Tulsa History: January 2012 Archives
As a point of comparison, Tulsa Transit bus service doesn't run evenings (except for a few special night lines), and typical headways are 30 minutes or longer between buses.
DO YOU KNOW
THAT
STREET CAR SERVICE
STARTSOn the Kendall-West Fifth car line at 5:00 a.m. and after 6:44 a. m. a car each way every eight minutes.
On the Main street line at 5:20 a.m. and after 6:00 a.m. every seven and one-half minutes.
On the Bellview-Owen Park line at 5:15 a.m. and after 6:00 a.m. a car each way every 10 minutes.
On the North Peoria-South Frisco line at 5:10 a.m. and a car every fifteen minutes except during the afternoon rush hours, a car every ten minutes.
Tulsa Street Railway Company
Oklahoma
Union Railway CompanyInterurban cars leave Tulsa every hour on the hour from 6 a. m. to 12 o'clock midnight for Sapulpa and every hour on the half hour from 6:30 a. m. to 11:30 p. m. for Red Fork.
Interurban cars to Sapulpa carry baggage and express.
Package freight car leaves First and Guthrie streets 8:45 a. m. and 2:45 p. m., daily except Sunday.

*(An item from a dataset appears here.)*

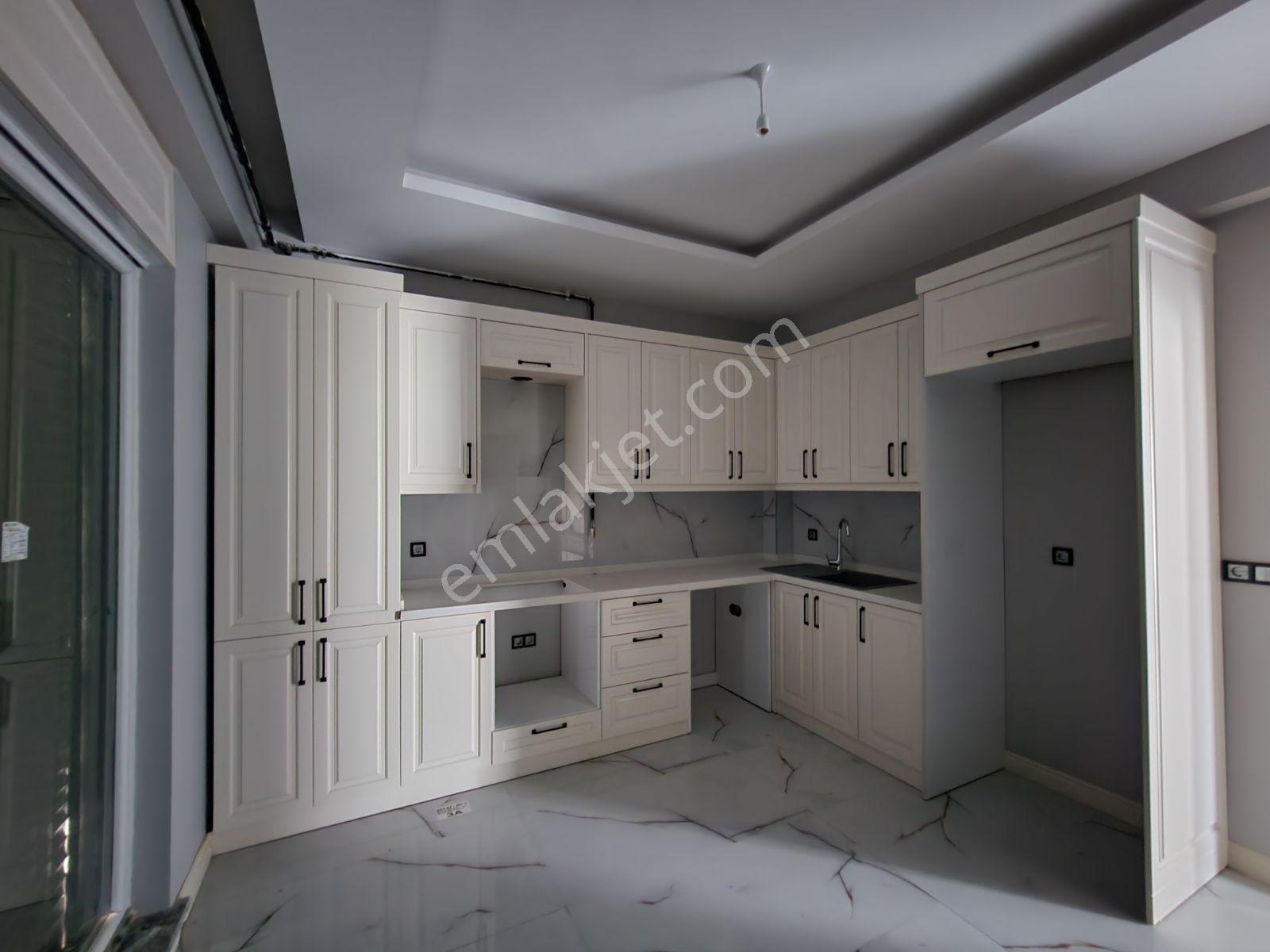 Panoramik Manzaralı Kültür Mahallesinde Harika Villa - Görsel 7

(From p. 12, Monday, May 15, 1922, Tulsa Daily World, Weekly Business Review, a weekly page of small ads from local businesses, ads for two of Tulsa's three streetcar companies, the strictly local Tulsa Street Railway and the interurban Oklahoma Union Railway, which connected Tulsa, West Tulsa, Red Fork, and Sapulpa, as well as providing local service in Tulsa and Sapulpa. The third company, Charles Page's Sand Springs Railway, connected downtown Sand Springs with Archer Street in downtown Tulsa. A half-page ad in the Sunday, October 16, 1921, Tulsa Daily World, says that the TSR runs from 6 a.m. to 11 p.m.)